▶ [Your task] The answer is the complete listing below, written out again exactly.

▶ [Entries shown]
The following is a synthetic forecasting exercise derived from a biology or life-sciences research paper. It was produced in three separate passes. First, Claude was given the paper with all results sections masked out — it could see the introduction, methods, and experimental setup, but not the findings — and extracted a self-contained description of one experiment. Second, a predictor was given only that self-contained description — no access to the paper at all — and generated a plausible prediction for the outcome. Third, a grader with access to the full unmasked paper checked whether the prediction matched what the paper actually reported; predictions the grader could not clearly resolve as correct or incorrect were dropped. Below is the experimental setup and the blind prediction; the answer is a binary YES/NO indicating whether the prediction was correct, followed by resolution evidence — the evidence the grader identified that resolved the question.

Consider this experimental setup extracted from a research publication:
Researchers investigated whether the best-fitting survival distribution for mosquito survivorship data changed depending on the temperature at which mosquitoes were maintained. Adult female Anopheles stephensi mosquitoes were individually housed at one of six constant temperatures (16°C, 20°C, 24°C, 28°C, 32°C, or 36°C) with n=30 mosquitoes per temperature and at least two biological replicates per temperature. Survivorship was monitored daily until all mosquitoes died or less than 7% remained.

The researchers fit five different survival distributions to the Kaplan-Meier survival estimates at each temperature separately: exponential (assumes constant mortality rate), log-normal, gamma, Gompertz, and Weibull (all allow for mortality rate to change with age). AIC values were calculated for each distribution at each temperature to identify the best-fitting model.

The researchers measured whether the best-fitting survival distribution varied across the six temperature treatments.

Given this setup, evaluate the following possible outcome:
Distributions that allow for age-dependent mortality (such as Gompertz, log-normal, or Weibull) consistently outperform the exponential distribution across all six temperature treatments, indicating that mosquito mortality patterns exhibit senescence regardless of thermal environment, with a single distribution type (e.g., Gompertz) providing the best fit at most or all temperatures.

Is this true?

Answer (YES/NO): YES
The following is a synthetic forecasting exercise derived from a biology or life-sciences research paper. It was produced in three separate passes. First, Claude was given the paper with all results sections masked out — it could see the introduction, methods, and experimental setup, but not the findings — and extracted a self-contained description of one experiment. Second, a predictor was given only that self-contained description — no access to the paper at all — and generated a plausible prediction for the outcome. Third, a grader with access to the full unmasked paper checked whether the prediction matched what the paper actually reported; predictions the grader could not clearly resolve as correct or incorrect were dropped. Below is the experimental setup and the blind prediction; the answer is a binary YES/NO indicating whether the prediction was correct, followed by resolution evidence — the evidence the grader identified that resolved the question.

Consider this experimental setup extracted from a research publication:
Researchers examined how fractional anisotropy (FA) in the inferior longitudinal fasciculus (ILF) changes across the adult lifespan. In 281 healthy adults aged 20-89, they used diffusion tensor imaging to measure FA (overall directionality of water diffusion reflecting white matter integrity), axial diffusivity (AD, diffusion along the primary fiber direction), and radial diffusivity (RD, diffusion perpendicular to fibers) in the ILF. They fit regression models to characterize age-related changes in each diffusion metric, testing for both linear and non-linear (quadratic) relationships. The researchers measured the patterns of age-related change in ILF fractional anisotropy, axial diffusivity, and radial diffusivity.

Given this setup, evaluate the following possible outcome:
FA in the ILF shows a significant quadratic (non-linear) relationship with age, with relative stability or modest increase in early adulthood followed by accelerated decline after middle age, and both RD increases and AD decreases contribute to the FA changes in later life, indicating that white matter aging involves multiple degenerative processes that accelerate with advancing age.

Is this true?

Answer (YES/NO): NO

▶ [Solution to this problem]
The following is a synthetic forecasting exercise derived from a biology or life-sciences research paper. It was produced in three separate passes. First, Claude was given the paper with all results sections masked out — it could see the introduction, methods, and experimental setup, but not the findings — and extracted a self-contained description of one experiment. Second, a predictor was given only that self-contained description — no access to the paper at all — and generated a plausible prediction for the outcome. Third, a grader with access to the full unmasked paper checked whether the prediction matched what the paper actually reported; predictions the grader could not clearly resolve as correct or incorrect were dropped. Below is the experimental setup and the blind prediction; the answer is a binary YES/NO indicating whether the prediction was correct, followed by resolution evidence — the evidence the grader identified that resolved the question.

Consider this experimental setup extracted from a research publication:
Researchers investigated whether the best-fitting survival distribution for mosquito survivorship data changed depending on the temperature at which mosquitoes were maintained. Adult female Anopheles stephensi mosquitoes were individually housed at one of six constant temperatures (16°C, 20°C, 24°C, 28°C, 32°C, or 36°C) with n=30 mosquitoes per temperature and at least two biological replicates per temperature. Survivorship was monitored daily until all mosquitoes died or less than 7% remained.

The researchers fit five different survival distributions to the Kaplan-Meier survival estimates at each temperature separately: exponential (assumes constant mortality rate), log-normal, gamma, Gompertz, and Weibull (all allow for mortality rate to change with age). AIC values were calculated for each distribution at each temperature to identify the best-fitting model.

The researchers measured whether the best-fitting survival distribution varied across the six temperature treatments.

Given this setup, evaluate the following possible outcome:
Distributions that allow for age-dependent mortality (such as Gompertz, log-normal, or Weibull) consistently outperform the exponential distribution across all six temperature treatments, indicating that mosquito mortality patterns exhibit senescence regardless of thermal environment, with a single distribution type (e.g., Gompertz) providing the best fit at most or all temperatures.

Is this true?

Answer (YES/NO): YES
The following is a synthetic forecasting exercise derived from a biology or life-sciences research paper. It was produced in three separate passes. First, Claude was given the paper with all results sections masked out — it could see the introduction, methods, and experimental setup, but not the findings — and extracted a self-contained description of one experiment. Second, a predictor was given only that self-contained description — no access to the paper at all — and generated a plausible prediction for the outcome. Third, a grader with access to the full unmasked paper checked whether the prediction matched what the paper actually reported; predictions the grader could not clearly resolve as correct or incorrect were dropped. Below is the experimental setup and the blind prediction; the answer is a binary YES/NO indicating whether the prediction was correct, followed by resolution evidence — the evidence the grader identified that resolved the question.

Consider this experimental setup extracted from a research publication:
Researchers examined how fractional anisotropy (FA) in the inferior longitudinal fasciculus (ILF) changes across the adult lifespan. In 281 healthy adults aged 20-89, they used diffusion tensor imaging to measure FA (overall directionality of water diffusion reflecting white matter integrity), axial diffusivity (AD, diffusion along the primary fiber direction), and radial diffusivity (RD, diffusion perpendicular to fibers) in the ILF. They fit regression models to characterize age-related changes in each diffusion metric, testing for both linear and non-linear (quadratic) relationships. The researchers measured the patterns of age-related change in ILF fractional anisotropy, axial diffusivity, and radial diffusivity.

Given this setup, evaluate the following possible outcome:
FA in the ILF shows a significant quadratic (non-linear) relationship with age, with relative stability or modest increase in early adulthood followed by accelerated decline after middle age, and both RD increases and AD decreases contribute to the FA changes in later life, indicating that white matter aging involves multiple degenerative processes that accelerate with advancing age.

Is this true?

Answer (YES/NO): NO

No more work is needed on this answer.